ABOUT THIS TASK: Type out all the records once more, exactly.

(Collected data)
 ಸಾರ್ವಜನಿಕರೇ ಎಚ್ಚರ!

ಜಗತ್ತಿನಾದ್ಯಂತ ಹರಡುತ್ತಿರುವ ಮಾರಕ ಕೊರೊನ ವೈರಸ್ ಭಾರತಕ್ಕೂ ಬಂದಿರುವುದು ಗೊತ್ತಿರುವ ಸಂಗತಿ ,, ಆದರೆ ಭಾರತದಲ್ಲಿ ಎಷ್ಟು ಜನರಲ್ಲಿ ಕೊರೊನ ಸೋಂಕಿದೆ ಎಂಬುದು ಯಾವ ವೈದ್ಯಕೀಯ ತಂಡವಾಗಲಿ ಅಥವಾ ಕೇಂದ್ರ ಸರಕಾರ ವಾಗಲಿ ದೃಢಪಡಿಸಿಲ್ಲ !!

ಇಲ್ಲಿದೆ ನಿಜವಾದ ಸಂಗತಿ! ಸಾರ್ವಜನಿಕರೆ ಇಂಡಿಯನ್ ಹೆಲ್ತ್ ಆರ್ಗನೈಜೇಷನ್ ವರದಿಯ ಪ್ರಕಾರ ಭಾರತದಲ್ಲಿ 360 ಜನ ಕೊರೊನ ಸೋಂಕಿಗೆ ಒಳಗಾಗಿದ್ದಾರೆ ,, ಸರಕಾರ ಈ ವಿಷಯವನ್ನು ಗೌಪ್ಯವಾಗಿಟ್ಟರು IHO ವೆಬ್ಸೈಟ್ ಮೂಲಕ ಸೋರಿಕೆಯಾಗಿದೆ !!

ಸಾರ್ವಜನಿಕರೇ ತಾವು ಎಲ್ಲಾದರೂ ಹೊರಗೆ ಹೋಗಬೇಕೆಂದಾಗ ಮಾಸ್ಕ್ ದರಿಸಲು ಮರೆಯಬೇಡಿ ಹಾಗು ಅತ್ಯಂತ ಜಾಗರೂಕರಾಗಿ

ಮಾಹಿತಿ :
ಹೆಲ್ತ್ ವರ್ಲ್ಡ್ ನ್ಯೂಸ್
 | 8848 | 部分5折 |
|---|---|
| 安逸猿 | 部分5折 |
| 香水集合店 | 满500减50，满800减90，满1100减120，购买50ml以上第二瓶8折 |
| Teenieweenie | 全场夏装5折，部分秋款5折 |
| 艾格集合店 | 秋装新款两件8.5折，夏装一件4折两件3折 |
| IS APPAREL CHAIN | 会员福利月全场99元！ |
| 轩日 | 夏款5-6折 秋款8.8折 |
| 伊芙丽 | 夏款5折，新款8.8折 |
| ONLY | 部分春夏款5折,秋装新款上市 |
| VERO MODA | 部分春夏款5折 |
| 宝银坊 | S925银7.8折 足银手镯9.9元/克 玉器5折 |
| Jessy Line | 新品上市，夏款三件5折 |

WRITTEN RESPONSE:
 ಸಾರ್ವಜನಿಕರೇ ಎಚ್ಚರ!

ಜಗತ್ತಿನಾದ್ಯಂತ ಹರಡುತ್ತಿರುವ ಮಾರಕ ಕೊರೊನ ವೈರಸ್ ಭಾರತಕ್ಕೂ ಬಂದಿರುವುದು ಗೊತ್ತಿರುವ ಸಂಗತಿ ,, ಆದರೆ ಭಾರತದಲ್ಲಿ ಎಷ್ಟು ಜನರಲ್ಲಿ ಕೊರೊನ ಸೋಂಕಿದೆ ಎಂಬುದು ಯಾವ ವೈದ್ಯಕೀಯ ತಂಡವಾಗಲಿ ಅಥವಾ ಕೇಂದ್ರ ಸರಕಾರ ವಾಗಲಿ ದೃಢಪಡಿಸಿಲ್ಲ !!

ಇಲ್ಲಿದೆ ನಿಜವಾದ ಸಂಗತಿ! ಸಾರ್ವಜನಿಕರೆ ಇಂಡಿಯನ್ ಹೆಲ್ತ್ ಆರ್ಗನೈಜೇಷನ್ ವರದಿಯ ಪ್ರಕಾರ ಭಾರತದಲ್ಲಿ 360 ಜನ ಕೊರೊನ ಸೋಂಕಿಗೆ ಒಳಗಾಗಿದ್ದಾರೆ ,, ಸರಕಾರ ಈ ವಿಷಯವನ್ನು ಗೌಪ್ಯವಾಗಿಟ್ಟರು IHO ವೆಬ್ಸೈಟ್ ಮೂಲಕ ಸೋರಿಕೆಯಾಗಿದೆ !!

ಸಾರ್ವಜನಿಕರೇ ತಾವು ಎಲ್ಲಾದರೂ ಹೊರಗೆ ಹೋಗಬೇಕೆಂದಾಗ ಮಾಸ್ಕ್ ದರಿಸಲು ಮರೆಯಬೇಡಿ ಹಾಗು ಅತ್ಯಂತ ಜಾಗರೂಕರಾಗಿ

ಮಾಹಿತಿ :
ಹೆಲ್ತ್ ವರ್ಲ್ಡ್ ನ್ಯೂಸ್
 | 8848 | 部分5折 |
|---|---|
| 安逸猿 | 部分5折 |
| 香水集合店 | 满500减50，满800减90，满1100减120，购买50ml以上第二瓶8折 |
| Teenieweenie | 全场夏装5折，部分秋款5折 |
| 艾格集合店 | 秋装新款两件8.5折，夏装一件4折两件3折 |
| IS APPAREL CHAIN | 会员福利月全场99元！ |
| 轩日 | 夏款5-6折 秋款8.8折 |
| 伊芙丽 | 夏款5折，新款8.8折 |
| ONLY | 部分春夏款5折,秋装新款上市 |
| VERO MODA | 部分春夏款5折 |
| 宝银坊 | S925银7.8折 足银手镯9.9元/克 玉器5折 |
| Jessy Line | 新品上市，夏款三件5折 |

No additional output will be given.